*** EXTRACTED TEXT ***

Cons of the Cash Deal:
- Financing can become a headache for the acquirer. If the company doesn’t have enough cash on hand, they need to decide; how to raise that cash? Bond offerings are cheaper but take longer to complete, where equity offerings are more expensive but quicker to fulfill. There is also the issue of using cash from operations or reserves, which could deplete those reserves or cash flows and impair the company in the future.
- Taxes, everybody’s favorite, are an issue in all-cash transactions. When the seller receives their cash, it becomes a taxable event, with the seller having to pay taxes on at least one level of the capital gain, depending on the seller’s tax situation, which could end up quite expensive.
Pros of the All-Stock Deal:
- The biggest perk for using all-stock to buy another company is the acquirer keeping its cash hoard. Or, if they are strapped for cash at the time, they can use its stock to make the acquisition, saving the hassle of raising funds. By using stock instead of cash, the company can save its dry powder for any other situation that might arise.

*** SOURCE INFORMATION ***

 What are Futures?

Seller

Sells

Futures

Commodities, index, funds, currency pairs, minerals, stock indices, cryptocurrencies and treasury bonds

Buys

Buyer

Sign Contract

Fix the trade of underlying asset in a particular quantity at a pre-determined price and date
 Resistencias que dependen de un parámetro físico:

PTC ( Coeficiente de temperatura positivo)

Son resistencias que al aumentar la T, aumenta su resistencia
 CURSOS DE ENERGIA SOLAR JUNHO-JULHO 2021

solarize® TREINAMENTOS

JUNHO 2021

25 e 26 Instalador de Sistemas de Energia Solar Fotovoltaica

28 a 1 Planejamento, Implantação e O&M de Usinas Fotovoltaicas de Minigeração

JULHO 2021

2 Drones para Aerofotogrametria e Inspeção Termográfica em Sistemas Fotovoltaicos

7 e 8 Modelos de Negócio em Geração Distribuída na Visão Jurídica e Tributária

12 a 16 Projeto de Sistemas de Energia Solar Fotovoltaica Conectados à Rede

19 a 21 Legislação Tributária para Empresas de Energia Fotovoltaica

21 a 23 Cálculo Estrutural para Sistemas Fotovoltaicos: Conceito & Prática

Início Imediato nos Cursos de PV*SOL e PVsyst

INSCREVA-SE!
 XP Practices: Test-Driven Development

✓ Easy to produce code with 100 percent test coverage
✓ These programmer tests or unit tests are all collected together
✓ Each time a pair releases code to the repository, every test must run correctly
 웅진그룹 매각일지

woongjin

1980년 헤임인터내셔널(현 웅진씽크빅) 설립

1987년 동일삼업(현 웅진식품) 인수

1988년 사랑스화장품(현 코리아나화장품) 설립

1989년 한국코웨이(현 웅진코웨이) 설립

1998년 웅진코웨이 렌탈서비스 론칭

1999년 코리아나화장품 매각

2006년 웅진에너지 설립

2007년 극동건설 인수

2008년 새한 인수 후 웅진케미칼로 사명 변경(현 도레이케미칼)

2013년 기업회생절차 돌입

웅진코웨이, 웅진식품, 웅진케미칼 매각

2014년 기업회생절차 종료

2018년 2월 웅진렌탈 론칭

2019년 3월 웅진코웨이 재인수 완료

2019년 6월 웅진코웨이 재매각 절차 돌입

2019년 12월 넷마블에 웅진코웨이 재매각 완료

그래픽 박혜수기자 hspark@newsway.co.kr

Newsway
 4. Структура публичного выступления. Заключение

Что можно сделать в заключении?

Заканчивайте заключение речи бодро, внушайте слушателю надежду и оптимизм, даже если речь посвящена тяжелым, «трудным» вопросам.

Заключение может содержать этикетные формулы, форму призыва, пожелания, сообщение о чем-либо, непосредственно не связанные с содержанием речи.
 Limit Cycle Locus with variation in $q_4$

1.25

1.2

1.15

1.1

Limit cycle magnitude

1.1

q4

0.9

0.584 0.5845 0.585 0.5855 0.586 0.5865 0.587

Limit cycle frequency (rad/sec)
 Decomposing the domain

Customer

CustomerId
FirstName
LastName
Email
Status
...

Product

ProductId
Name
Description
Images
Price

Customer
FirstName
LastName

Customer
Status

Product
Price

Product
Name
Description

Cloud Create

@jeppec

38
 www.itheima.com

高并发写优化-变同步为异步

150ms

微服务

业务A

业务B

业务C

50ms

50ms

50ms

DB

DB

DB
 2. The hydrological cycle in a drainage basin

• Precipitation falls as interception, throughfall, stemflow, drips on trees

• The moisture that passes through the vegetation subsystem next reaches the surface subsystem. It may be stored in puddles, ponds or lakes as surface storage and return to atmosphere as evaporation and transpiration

***

* [ACTIVITY A]
Answer these questions from the text on acquisition deals, one answer per line:
(i) Which kind of offering does it call cheaper but slower to complete?
(ii) At what moment does an all-cash transaction become a taxable event for the seller?
(iii) What does it name as the biggest perk of an all-stock purchase?
* [ACTIVITY B]
Echo the passage of the text on acquisition deals, starting with "- Taxes, everybody’s" and going on through "that might arise.".

* [EXPECTED ANSWER A]
(i) Bond offerings
(ii) When the seller receives their cash
(iii) The acquirer keeping its cash hoard

* [EXPECTED ANSWER B]
- Taxes, everybody’s favorite, are an issue in all-cash transactions. When the seller receives their cash, it becomes a taxable event, with the seller having to pay taxes on at least one level of the capital gain, depending on the seller’s tax situation, which could end up quite expensive.
Pros of the All-Stock Deal:
- The biggest perk for using all-stock to buy another company is the acquirer keeping its cash hoard. Or, if they are strapped for cash at the time, they can use its stock to make the acquisition, saving the hassle of raising funds. By using stock instead of cash, the company can save its dry powder for any other situation that might arise.